The kids at Roosevelt High School in Minneapolis are on the final fundraising stretch to get an interactive art installation built on the school’s grounds. They’ve turned to Kickstarter in hopes of getting the final $3,500 they need by the end of the year to build a “Connections Gallery” by artist Randy Walker, best known for his rocket sculpture in Brackett Park. With an assist from Forecast Public Art, a group of students helped to design the piece, which will consist of 14 metal frames placed in a circular pattern, each divided into several panels that will hold constantly changing symbols of learning chosen by students. Strands of colored fiber will be used to connect related panels. “We can go around all day saying we value art in the schools, but getting together and paying for it is a lot more powerful,” said community liaison Julia Schumacher.

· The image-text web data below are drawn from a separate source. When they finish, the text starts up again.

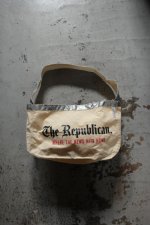 画像7: News Paper Bag -DEADSTOCK- (7)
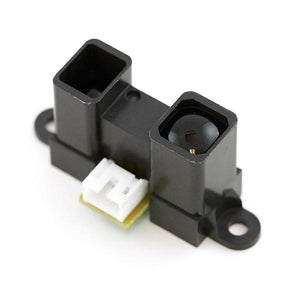 Sharp Infrared Long-Range Proximity Sensor (Analog 20-150cm)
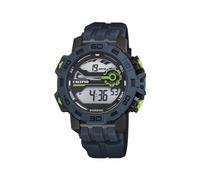 CALYPSO Boy's Digital Quartz Watch with Plastic Strap K5809/2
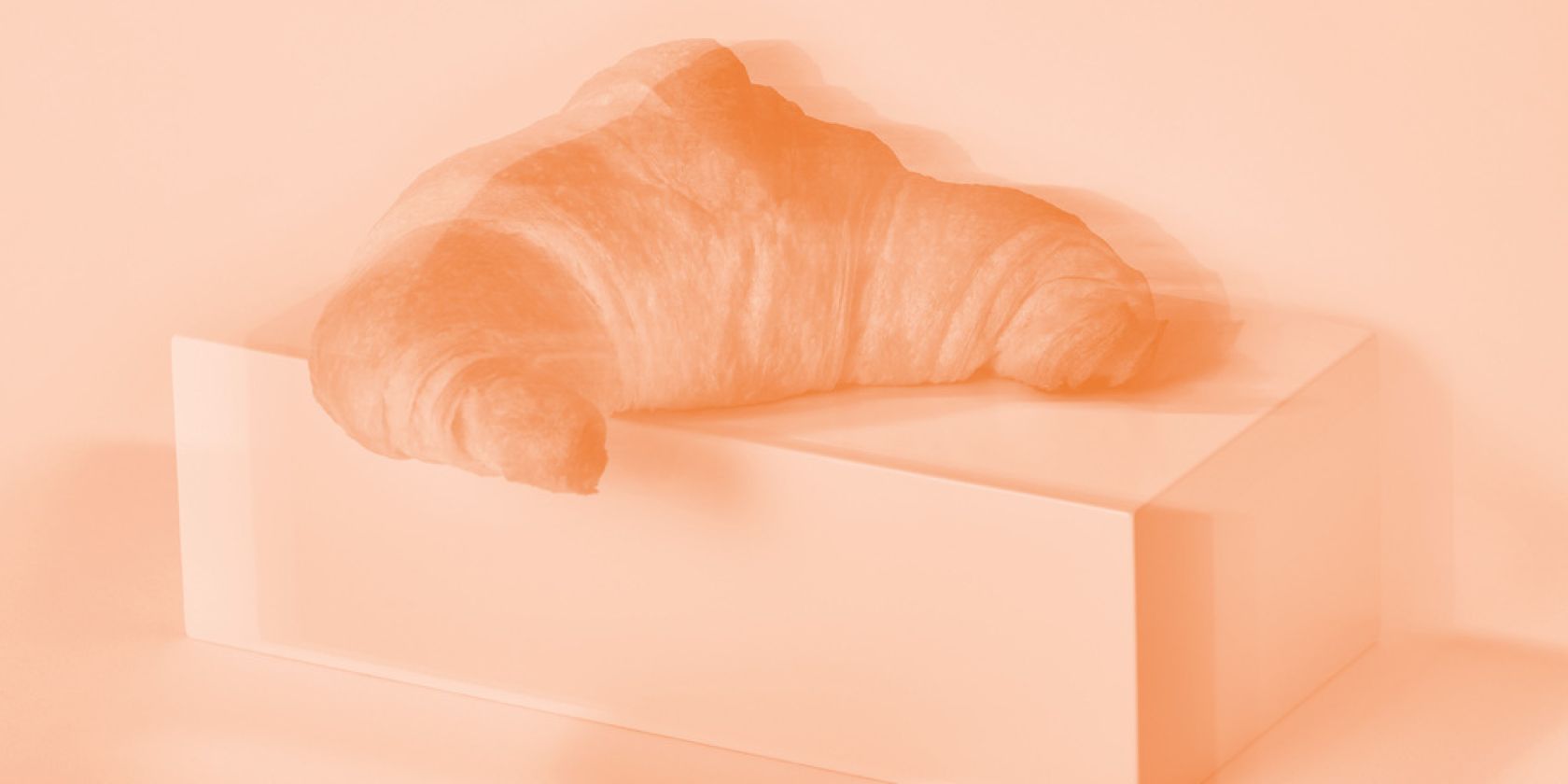 Croissant mit Omer, © Tobias Bärmann Croissant mit Omer, © Tobias Bärmann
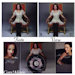 Alizée - Moi... Lolita - CD Promo 3 volets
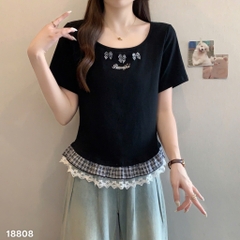 S-0020--18808- A.3 Nơ 00272 - ĐEN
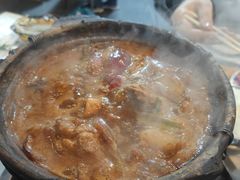 -范贤光鸡公煲(平乐园总店)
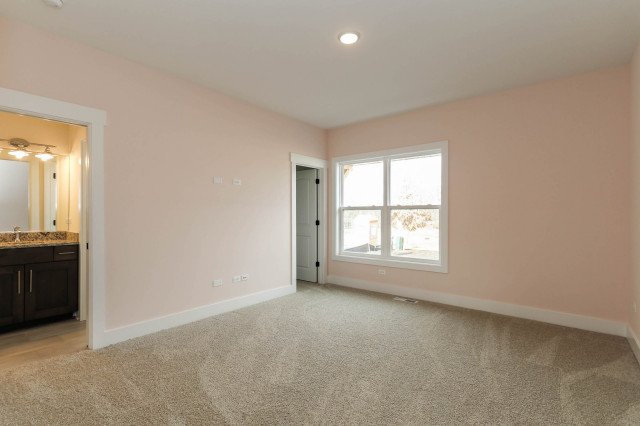 Custom Ranch | Bartlett, IL craftsman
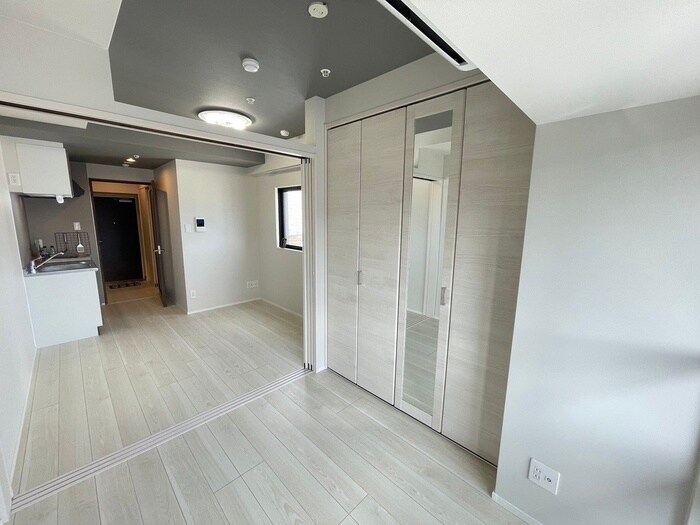 Ｌａ　Ｆｅｌｉｚ魚町の物件内観写真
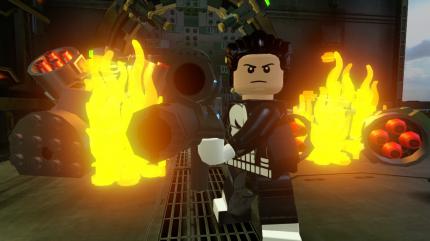 LEGO Marvel Super Heroes für Next-Gen im Schnelltest (2)
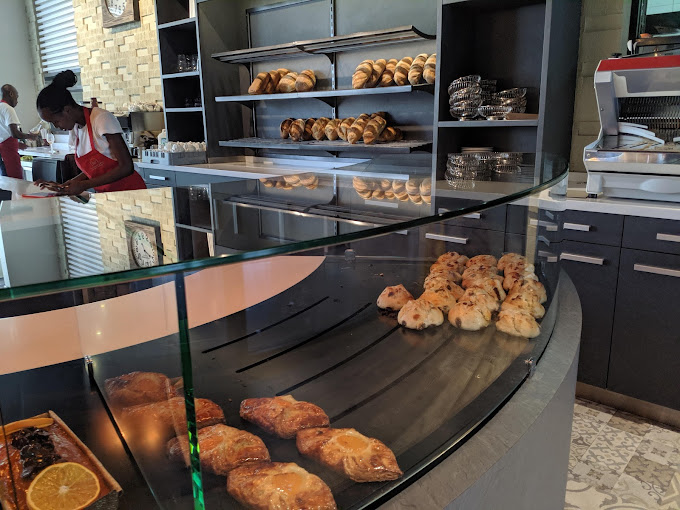 Le Grenier À Pain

Last Friday at the Cedar Cultural Center, you could’ve relished a little irony in seeing the Anonymous Choir — a group of 10 women — perform Neil Young’s “After the Gold Rush” album in its entirety instead of the usual middle-aged dudes-in-flannel lineup you might see put on a tribute to Neil. But this wasn’t just a tribute, it was a reimagining. The Choir (as an opening act for Dosh’s annual home-for-the-holidays gig) stripped down the arrangements to mostly just piano, with occasional drum/bass/guitar backing but still a raw acoustic sound overall. Obviously, then, “Gold Rush’s” most cranking cuts, such as “When You Dance I Can Really Love You” and “Southern Man,” sounded wildly different just by design. “Don’t Let It Bring You Down” and the title track also took on a whole new sonic vibe, with full choral arrangements throughout that emphasized the haunting, lonesome-me power of Young’s early writing. After singing “Till the Morning Comes,” Choir leader Nona Marie of Dark Dark Dark indie fame, announced, “This is where you flip the record over.” I.W. flipped over the record, that is Anonymous Choir’s vinyl studio recording of “After the Gold Rush,” produced by Tom Herbers.
I.W. was pleased to spot some Minnesotans in the “50 Greatest Photographs of National Geographic” at the Venetian in Las Vegas. Making the cut were an expedition shot by Will Steger; a leaping white wolf by Jim Brandenburg, and two photos by Bill Allard, one of Basque children and another of a pensive IL Ranch buckaroo in a lonely bar. Allard’s saucy admission: He visited the brothels of Elko, Nev., with the ranch hands. The traveling exhibit is on view in Vegas through Jan. 13.